TEXT EXCERPT:

Lafarge employee buried alive in sand hopper
May, 05 2005
Man buried alive in workplace tragedy
Employee at concrete plant sinks into sand
(Ottawa, Canada) A LONGTIME employee of an Ottawa concrete-mixing plant died yesterday after being buried alive in a hopper filled with fine-grained sand at Lafarge Construction Materials at 1540 Startop Rd.
Andre Potvin, 60, was working with another Lafarge employee trying to dislodge hardened sand and stone from one of six hoppers in a seven-storey silo. Lafarge spokesman David Guptill said it appears Potvin and his co-worker had entered the hopper to try to scrape away the materials using long metal poles when the sand collapsed just after 11 a.m, sucking him in.
Potvin and his co-worker were wearing safety harnesses tethered to a catwalk above but Guptill said preliminary investigation shows only the co-worker's harness was able to prevent him from being buried.

Saved entries:
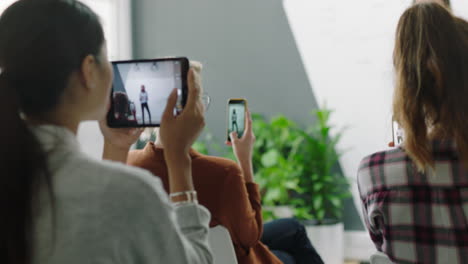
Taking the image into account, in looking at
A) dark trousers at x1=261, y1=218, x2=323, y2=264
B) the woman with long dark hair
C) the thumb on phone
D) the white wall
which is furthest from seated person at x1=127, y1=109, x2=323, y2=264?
the white wall

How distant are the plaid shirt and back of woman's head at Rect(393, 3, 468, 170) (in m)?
0.04

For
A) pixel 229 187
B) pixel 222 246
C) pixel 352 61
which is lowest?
pixel 222 246

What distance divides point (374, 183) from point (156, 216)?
77 cm

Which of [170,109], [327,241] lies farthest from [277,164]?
[170,109]

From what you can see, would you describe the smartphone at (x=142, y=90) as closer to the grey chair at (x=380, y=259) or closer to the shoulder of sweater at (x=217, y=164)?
the shoulder of sweater at (x=217, y=164)

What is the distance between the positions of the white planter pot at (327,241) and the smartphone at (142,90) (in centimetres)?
279

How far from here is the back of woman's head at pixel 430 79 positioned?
1.31 metres

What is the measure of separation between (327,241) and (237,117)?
220 cm

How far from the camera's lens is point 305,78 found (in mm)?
4434

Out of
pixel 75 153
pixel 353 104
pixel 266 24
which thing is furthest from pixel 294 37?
pixel 75 153

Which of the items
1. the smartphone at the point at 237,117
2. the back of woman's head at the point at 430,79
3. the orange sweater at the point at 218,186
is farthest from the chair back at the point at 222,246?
the back of woman's head at the point at 430,79

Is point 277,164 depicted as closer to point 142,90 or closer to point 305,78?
point 305,78

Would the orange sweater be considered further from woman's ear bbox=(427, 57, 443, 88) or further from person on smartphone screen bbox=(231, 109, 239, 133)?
woman's ear bbox=(427, 57, 443, 88)

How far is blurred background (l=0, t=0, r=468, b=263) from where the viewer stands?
162 inches
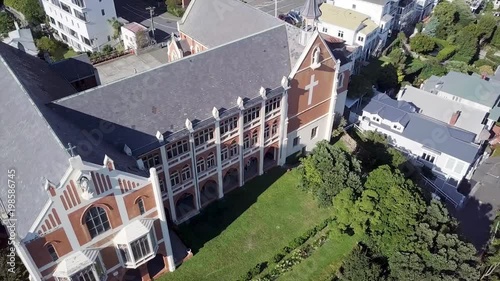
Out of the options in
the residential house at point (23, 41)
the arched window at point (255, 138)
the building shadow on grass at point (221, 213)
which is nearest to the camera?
the building shadow on grass at point (221, 213)

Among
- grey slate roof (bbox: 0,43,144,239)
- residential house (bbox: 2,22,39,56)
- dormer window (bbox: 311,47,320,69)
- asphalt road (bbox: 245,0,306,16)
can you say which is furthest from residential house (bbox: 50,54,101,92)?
asphalt road (bbox: 245,0,306,16)

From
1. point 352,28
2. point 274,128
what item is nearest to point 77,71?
point 274,128

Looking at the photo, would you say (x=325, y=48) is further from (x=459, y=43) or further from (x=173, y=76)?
(x=459, y=43)

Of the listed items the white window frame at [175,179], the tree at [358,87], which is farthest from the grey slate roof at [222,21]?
the white window frame at [175,179]

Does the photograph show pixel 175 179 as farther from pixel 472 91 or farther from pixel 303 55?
pixel 472 91

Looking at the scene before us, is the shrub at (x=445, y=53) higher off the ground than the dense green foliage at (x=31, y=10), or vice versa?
the dense green foliage at (x=31, y=10)

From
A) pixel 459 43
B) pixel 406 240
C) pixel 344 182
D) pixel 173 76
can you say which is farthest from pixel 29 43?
pixel 459 43

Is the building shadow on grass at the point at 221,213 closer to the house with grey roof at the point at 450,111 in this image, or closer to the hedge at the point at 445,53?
the house with grey roof at the point at 450,111
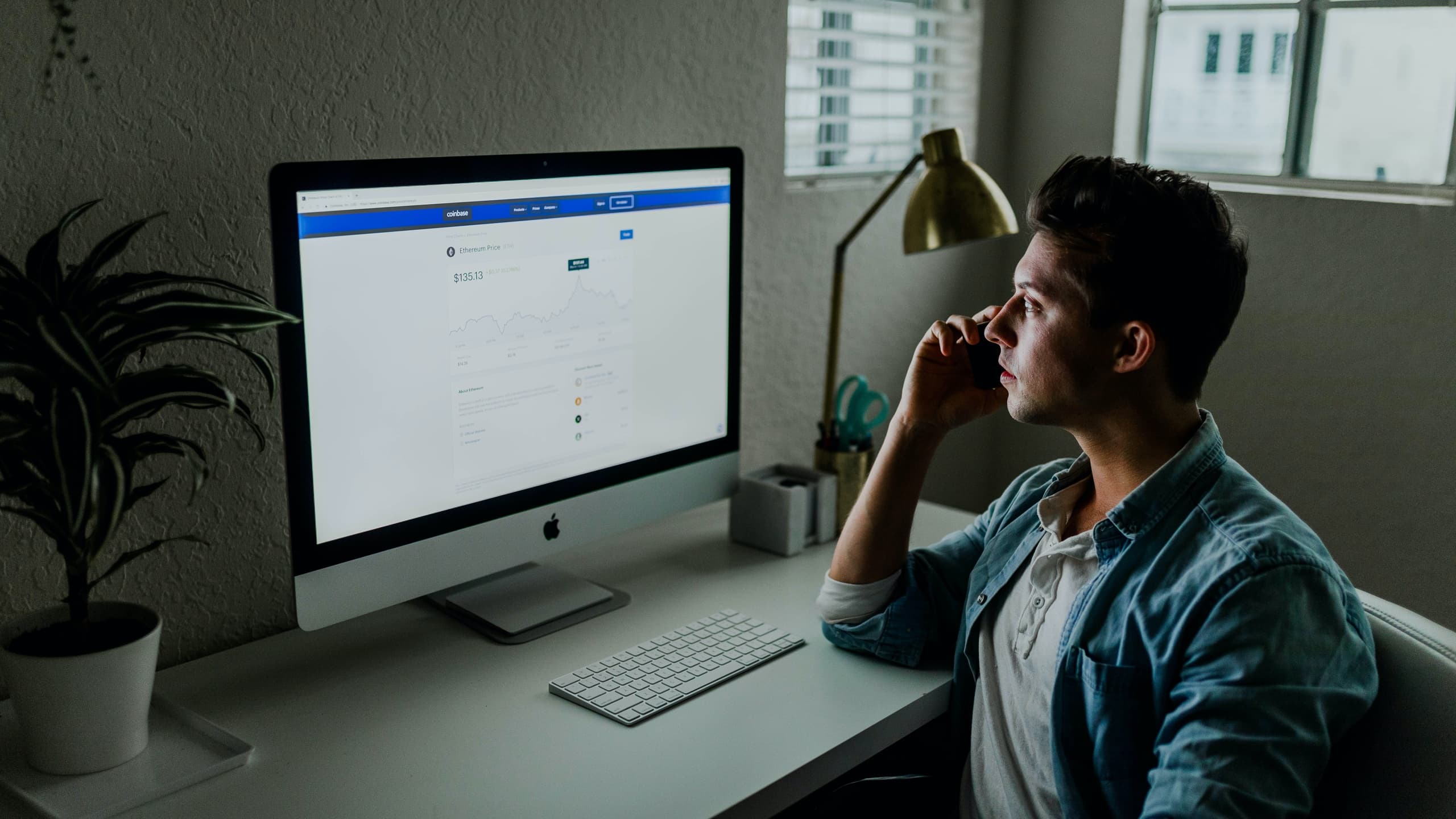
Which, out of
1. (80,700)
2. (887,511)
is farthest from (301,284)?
(887,511)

SET PROBLEM 1:
Translate this sentence from the article about the sand hopper death into Spanish: "Potvin and his co-worker were wearing safety harnesses tethered to a catwalk above but Guptill said preliminary investigation shows only the co-worker's harness was able to prevent him from being buried."
SET PROBLEM 2:
Carry the news report on the sand hopper death forward from its final sentence.

TASK OUTPUT 1:
Potvin y su compañero de trabajo llevaban arneses de seguridad sujetos a una pasarela situada encima, pero Guptill dijo que la investigación preliminar muestra que solo el arnés del compañero logró evitar que quedara sepultado.

TASK OUTPUT 2:
"It appears they may have been in the bin and the material collapsed inside the bin, a void collapsed, and (Potvin) went down with it," said Guptill, adding neither man should have entered the hopper.
Ottawa paramedic spokesman J.P. Trottier said the unstable mixture made it impossible for emergency crews to quickly enter the hopper and pull Potvin free.
"The problem with any sand or grain is that it's like quicksand, it sucks you in," said Trottier. "Any movement at all would make the person sink even deeper."
Trottier said firefighters had to remove a quantity of the sand before they were able to free Potvin at about 1:30 p.m.
A loader operator, he had worked at the plant previously owned by D-Mix for the past 33 years. Friends described the husband and father, who was known as "Boo Boo" to pals, as a friendly and funny man.
"He was loved by everybody," said Daniel Pilon, who works for Gatineau concrete company Bellai.
Potvin's family declined to comment when reached at his Hull home last night.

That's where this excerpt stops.